We tried to execute an image surface? How did that happen? Time to go shopping.

So how do we diagnose bugs in the drivers when they all result in either a system crash or just a frozen display?

If it is a GPU hang (check dmesg or Xorg.log for a telltale error message), then the debugging process is gradually getting easier. First the kernel detects that the GPU has stopped processing data. It does this with a simple watch dog that polls the GPU for any activity since the last check. If the active head pointer has not advanced in the last two checks, we declare it hung and attempt to reset the GPU. Currently the reset procedure only works for the more recent chips, i965 and above, but in principle we might be able to recover at least the i915 generation as well. Importantly, just before we reset the GPU state, we record what instructions the GPU was executing at the time of the hang and some associated state. At present, this involves scanning the ringbuffer and list of known buffers for the last batch buffer executed and for wherever the GPU ended up. Those buffers are then copied, preserving them for later inspection, and the reset procedure is begun.

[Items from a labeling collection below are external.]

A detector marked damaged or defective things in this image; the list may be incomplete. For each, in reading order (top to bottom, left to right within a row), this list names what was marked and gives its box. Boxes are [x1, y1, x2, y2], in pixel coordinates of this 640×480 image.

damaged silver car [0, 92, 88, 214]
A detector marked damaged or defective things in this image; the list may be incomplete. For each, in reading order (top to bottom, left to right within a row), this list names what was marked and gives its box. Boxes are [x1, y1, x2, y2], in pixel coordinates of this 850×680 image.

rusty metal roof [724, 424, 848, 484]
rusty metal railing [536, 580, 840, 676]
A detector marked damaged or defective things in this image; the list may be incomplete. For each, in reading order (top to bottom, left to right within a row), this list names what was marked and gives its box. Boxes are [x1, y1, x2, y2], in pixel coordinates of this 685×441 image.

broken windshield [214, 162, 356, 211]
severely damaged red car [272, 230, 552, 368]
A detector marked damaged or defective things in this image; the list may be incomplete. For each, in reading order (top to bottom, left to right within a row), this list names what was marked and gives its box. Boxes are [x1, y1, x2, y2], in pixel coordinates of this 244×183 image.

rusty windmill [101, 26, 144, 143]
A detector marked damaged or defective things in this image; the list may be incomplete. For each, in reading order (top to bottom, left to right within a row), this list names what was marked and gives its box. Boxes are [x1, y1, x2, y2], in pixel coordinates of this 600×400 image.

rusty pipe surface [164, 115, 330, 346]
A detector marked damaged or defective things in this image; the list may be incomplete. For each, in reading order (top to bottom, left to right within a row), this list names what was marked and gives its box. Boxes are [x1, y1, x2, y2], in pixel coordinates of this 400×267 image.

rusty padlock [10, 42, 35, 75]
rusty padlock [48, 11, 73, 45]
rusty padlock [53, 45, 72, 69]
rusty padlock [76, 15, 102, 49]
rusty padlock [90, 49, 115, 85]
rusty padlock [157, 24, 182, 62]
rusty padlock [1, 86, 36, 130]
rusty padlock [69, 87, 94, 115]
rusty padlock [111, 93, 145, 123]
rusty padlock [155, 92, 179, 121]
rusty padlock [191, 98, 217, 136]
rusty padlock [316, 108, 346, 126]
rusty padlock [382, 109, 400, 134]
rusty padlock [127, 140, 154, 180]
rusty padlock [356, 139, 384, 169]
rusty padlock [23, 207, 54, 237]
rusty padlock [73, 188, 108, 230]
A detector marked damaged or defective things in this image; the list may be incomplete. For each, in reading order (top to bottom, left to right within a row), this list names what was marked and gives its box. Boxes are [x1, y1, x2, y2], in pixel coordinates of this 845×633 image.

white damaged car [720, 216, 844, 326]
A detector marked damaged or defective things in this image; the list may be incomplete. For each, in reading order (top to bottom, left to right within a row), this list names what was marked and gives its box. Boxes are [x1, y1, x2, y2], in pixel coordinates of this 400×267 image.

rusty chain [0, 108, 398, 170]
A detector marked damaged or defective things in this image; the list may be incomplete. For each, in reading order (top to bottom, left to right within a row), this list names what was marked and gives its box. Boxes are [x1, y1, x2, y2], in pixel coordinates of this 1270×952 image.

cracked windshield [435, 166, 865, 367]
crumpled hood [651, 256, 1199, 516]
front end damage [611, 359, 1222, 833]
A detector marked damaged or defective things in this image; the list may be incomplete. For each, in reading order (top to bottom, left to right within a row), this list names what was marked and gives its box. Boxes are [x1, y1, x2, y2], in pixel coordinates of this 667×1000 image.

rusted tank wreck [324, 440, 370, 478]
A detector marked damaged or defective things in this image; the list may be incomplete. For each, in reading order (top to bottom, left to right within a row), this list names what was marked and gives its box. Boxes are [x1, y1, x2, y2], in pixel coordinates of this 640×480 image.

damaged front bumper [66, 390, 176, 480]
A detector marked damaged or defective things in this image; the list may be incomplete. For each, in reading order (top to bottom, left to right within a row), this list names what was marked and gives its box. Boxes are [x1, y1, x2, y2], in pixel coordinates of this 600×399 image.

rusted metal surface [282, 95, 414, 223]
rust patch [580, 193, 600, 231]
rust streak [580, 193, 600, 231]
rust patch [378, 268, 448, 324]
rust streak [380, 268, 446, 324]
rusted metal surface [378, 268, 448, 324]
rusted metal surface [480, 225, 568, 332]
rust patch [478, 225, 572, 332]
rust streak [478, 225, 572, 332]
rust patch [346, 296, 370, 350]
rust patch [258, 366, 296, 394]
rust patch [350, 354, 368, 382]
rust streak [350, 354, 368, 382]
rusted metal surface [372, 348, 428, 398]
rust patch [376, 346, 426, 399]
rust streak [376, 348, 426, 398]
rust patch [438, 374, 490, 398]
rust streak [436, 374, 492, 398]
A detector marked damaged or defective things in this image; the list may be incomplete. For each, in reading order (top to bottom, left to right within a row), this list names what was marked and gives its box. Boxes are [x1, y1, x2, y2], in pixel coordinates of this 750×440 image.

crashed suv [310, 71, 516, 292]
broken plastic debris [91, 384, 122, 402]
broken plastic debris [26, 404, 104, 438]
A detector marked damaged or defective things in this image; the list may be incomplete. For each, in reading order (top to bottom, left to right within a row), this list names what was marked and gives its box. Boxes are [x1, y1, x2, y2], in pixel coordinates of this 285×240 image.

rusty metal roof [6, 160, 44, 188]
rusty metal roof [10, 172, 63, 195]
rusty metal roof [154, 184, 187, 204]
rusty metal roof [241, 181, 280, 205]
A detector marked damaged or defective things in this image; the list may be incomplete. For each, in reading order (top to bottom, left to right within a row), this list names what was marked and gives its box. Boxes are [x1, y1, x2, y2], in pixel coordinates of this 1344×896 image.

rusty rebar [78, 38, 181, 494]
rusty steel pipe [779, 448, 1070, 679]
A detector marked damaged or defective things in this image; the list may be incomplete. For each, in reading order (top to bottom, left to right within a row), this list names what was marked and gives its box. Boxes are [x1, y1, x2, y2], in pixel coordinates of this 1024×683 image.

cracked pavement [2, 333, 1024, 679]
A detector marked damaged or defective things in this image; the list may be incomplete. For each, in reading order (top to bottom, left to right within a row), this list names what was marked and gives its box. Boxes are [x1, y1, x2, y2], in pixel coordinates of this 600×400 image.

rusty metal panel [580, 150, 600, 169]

Some time afterwards it becomes apparent that the system is misbehaving. Unfortunately this has a tendency to be a frozen X server or even a crash, though the drivers are beginning to grow a little more resilient to their own bugs. Once noticed, we can copy the error report from /sys/kernel/debug/dri/0/i915_error_state (you might have to run “mount -tdebugfs none /sys/kernel/debug” to gain access to the debug information exported by your kernel, your distribution may even automate this by listening for the whimpers from the kernel) and begin a diagnosis.

Lets turn to a real example that I am currently puzzling over.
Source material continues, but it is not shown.